───── Quoted passage ─────

Iljitsch van Beijnum wrote:

The path from B->A fails.
The shim layer on A observes this because it stops receiving packets.
(But TCP on A also starts retransmitting.)
The shim layer on B thinks everything is fine because it sees the packets from A, and it sees the ACKs that B is sending back to A.


What would happen here is that A doesn't see any return traffic so it starts sending reachability probes. In this case B knows about the problem very soon because the first probe presumably uses address pair A1, B1 which still works in the A -> B direction.

Yes, so having the shim track whether packets are sent and received isn't useful in this case.


Yes. But as long as we switch from having a short timeout when there is traffic to having a long or infinite timout when there is no traffic this shouldn't be problematic.

But you'd need to tell the peer what timeout you are using, right? So you'd still be adding packets?


That's true, but it's hard to avoid unless you want to rely on ULP timeouts or behavior very similar to ULP timeouts.

No it isn't hard to avoid. What we need is more or less exactly what we have in NUD in RFC 2462 but applies end to end (and as a result using a different timeout behavior etc):
- A probe using the current address pair which is sent when a ULP packet is sent, but only if there is no e2e reachability confirmation in the last N seconds.
- Optional ULP positive advice which suppresses the need to probe since it provides an e2e reachability confirmation


That is sufficient to tell when there is a problem with the current address pair without any extra packets when the ULP provides positive advise, and at most one probe exchange every N seconds when the ULP is sending packets but doesn't provide positive advice.

In addition we'd need to trigger exploring alternative locator pairs, so we would need to decide when that starts (at the same time as the probe for the current address pair, or when it looks like that probe might have failed?)

─────

--- Challenge ---
According to the email, what does A start doing when it doesn't see any return traffic? The material after the email has nothing to do with it.

───── Data ─────

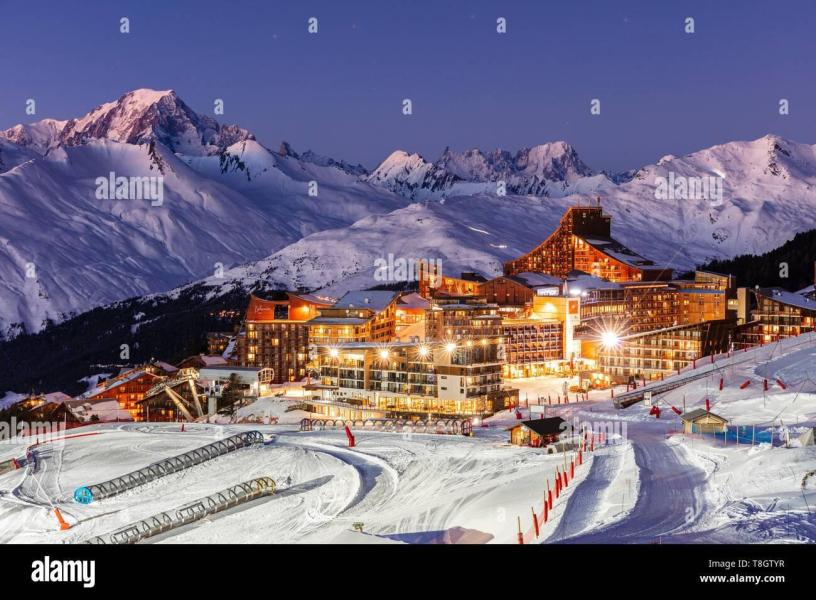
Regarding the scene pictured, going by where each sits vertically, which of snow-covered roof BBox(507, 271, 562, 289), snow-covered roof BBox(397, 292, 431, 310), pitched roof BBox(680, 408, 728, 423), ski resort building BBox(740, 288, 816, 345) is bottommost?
pitched roof BBox(680, 408, 728, 423)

─────

--- Solution below ---
It starts sending reachability probes.